Sarah Palin: Marco Rubio 'Pelosi'-ing the Immigration Bill
Around the State
Despite his best efforts to rally conservatives behind immigration reform, U.S. Sen. Marco Rubio, R-Fla., is starting to feel the heat from the right, drawing heavy fire even from previous conservative ally Sarah Palin, and weakening his position with Republicans across the nation.
On Sunday and Monday, the former Alaska governor, best known for being the vice presidential candidate on the Republican ticket in 2008, ripped into Rubio and his immigration reform proposal.
“I am an ardent supporter of legal immigration,” Palin insisted. “I’m proud that our country is so desirable that it has been a melting pot making a diverse people united as the most exceptional nation on earth for over two centuries. But I join every American with an ounce of common sense insisting that any discussion about immigration must center on a secure border. The amnesty bill before the Senate is completely toothless on border security.”
Palin called out Rubio, who is expected to run for the Republican presidential nomination in 2016, by name -- while talking up one of his possible rivals, U.S. Sen. Rand Paul, R-Ky.
“It’s beyond disingenuous for anyone to claim that a vote for this bill is a vote for security,” Palin wrote. “ Look no further than the fact that Senator Rubio and amnesty supporters nixed Senator Thune’s amendment that required the feds to finally build part of a needed security fence before moving forward on the status of illegal immigrants who’ve already broken the law to be here.
"And if shooting down the border fence wasn't proof enough, they blew another chance by killing Senator Paul’s ‘Trust But Verify’ amendment which required the completion of a fence in five years and required Congress to vote on whether the border is actually secure before furthering any immigration measures. And then they blew it yet again, nixing Senator Cornyn’s ‘Results’ amendment, which also required border enforcement standards. Now the Senate’s pro-amnesty crowd is offering a fig leaf to security via the Corker-Hoeven Amendment, but this is really nothing more than empty promises. It’s amnesty right now and border security … eh, well, someday.”
Palin promised to make immigration a major issue in the 2014 election cycle, comparing it to 2010 when the tea party movement helped propel Republican gains as Americans rallied against President Barack Obama’s federal health-care law.

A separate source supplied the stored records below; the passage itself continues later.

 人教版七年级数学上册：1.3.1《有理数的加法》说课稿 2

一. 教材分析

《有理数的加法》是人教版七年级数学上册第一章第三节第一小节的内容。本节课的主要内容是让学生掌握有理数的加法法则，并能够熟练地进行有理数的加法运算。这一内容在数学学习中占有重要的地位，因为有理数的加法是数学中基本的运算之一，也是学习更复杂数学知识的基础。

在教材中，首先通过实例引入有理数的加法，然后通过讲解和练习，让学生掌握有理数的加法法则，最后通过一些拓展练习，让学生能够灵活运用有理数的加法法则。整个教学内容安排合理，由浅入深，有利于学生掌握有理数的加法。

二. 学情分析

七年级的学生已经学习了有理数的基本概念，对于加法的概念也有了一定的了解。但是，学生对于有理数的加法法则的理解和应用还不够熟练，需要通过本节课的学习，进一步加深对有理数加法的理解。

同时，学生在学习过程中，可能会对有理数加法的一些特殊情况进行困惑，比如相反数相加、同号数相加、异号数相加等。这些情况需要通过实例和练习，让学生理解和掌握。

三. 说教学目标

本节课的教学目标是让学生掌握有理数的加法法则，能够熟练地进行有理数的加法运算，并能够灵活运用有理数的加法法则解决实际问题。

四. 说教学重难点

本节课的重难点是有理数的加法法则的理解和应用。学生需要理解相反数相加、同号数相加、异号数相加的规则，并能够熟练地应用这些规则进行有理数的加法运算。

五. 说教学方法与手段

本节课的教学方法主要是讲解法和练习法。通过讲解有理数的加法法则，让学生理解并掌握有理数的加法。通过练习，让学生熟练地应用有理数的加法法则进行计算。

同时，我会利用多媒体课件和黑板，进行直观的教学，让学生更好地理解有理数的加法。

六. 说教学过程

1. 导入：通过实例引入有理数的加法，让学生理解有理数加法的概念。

“As the Senate moves to pass amnesty, the only bright spot in this travesty is the rallying revolution we can look forward to,” Palin wrote on Monday. “For just as opposition to Obamacare became a rallying cry for the 2010 midterm elections, opposition to this fundamentally transforming amnesty bill will galvanize the grass roots in next year’s elections. And 2014 is just around the corner.”
Nor was this Palin’s only attack on Rubio in recent days. On Sunday, Palin highlighted a story from Townhall.com which insisted Rubio shifted his position on immigration between when he ran for the Senate in 2010 and today.

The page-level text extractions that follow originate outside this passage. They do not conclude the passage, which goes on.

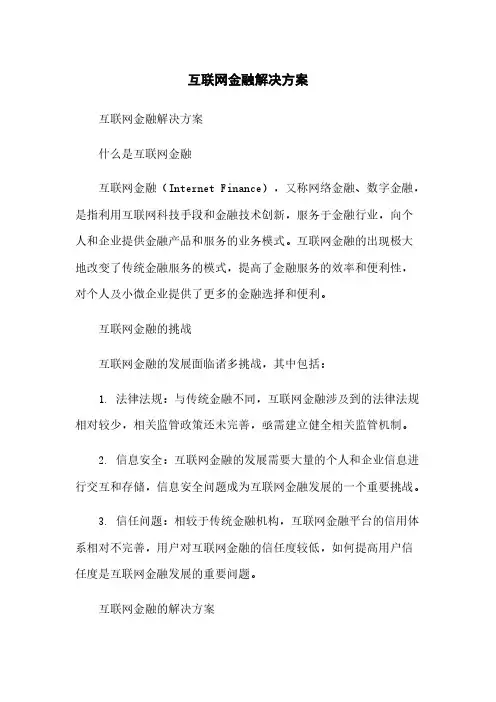 互联网金融解决方案

互联网金融解决方案

什么是互联网金融

互联网金融（Internet Finance），又称网络金融、数字金融，是指利用互联网科技手段和金融技术创新，服务于金融行业，向个人和企业提供金融产品和服务的业务模式。互联网金融的出现极大地改变了传统金融服务的模式，提高了金融服务的效率和便利性，对个人及小微企业提供了更多的金融选择和便利。

互联网金融的挑战

互联网金融的发展面临诸多挑战，其中包括：

1. 法律法规：与传统金融不同，互联网金融涉及到的法律法规相对较少，相关监管政策还未完善，亟需建立健全相关监管机制。

2. 信息安全：互联网金融的发展需要大量的个人和企业信息进行交互和存储，信息安全问题成为互联网金融发展的一个重要挑战。

3. 信任问题：相较于传统金融机构，互联网金融平台的信用体系相对不完善，用户对互联网金融的信任度较低，如何提高用户信任度是互联网金融发展的重要问题。

互联网金融的解决方案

“Politicians wonder why we can't trust them?” Palin demanded on Facebook on Sunday before including Alaska’s two U.S. senators -- Democrat Mark Begich and Republican Lisa Murkowski. “Campaign flip-flops like this and carve-out bribes in the Amnesty Bill for politicians like Begich and Murkowski to exempt Alaska seafood workers.”
For his part, Rubio continues to try to win conservatives over to his immigration reform bill. On Monday he took to the pages of Human Events which, for decades, has been a leading conservative journal. Rubio returned to the theme of American exceptionalism in his essay.
“America is a special country,” Rubio wrote. “It’s so special that people want to come here from all over the world, and they are able to because we have always been a welcoming society. In fact, over 1 million people come legally every single year. No other country comes even close to us, and we are a stronger, more prosperous and more dynamic country because of it. We also understand that America is so special and unique that some people are willing to risk their lives to come here illegally. And as compassionate people, we understand that reality and the desperation that usually drives it, and our heart breaks at the stories of what people have to go through to come here.
“Unfortunately, decades of broken promises have led to a crisis on our southern border and an illegal immigrant population of 11 million people living in de facto amnesty,” Rubio continued. “This situation hurts America, and it’s why strong border security and enforcement measures must be an important part of the Senate immigration bill currently being debate.”
The immigration reform bill is expected to pass the Senate this week with perhaps as many as 70 votes -- far more than the 60 needed to break a filibuster. But its fate in the Republican-controlled House remains uncertain.
In the meantime, a new poll finds Rubio is starting to become increasingly less popular with conservatives as he continues to be front and center on immigration reform -- showing that his high visibility on the issue could hurt his chances for the White House in 2016.
A Rasmussen Reports poll released on Monday finds 58 percent of Republicans across the nation have a favorable view of Rubio -- down from 68 percent in a Rasmussen poll from May. Rubio is seen as unfavorable by 16 percent of Republicans while 25 percent are undecided.
The poll of 1,000 likely voters was taken from June 20-21 and had a margin of error of +/- 3 percent.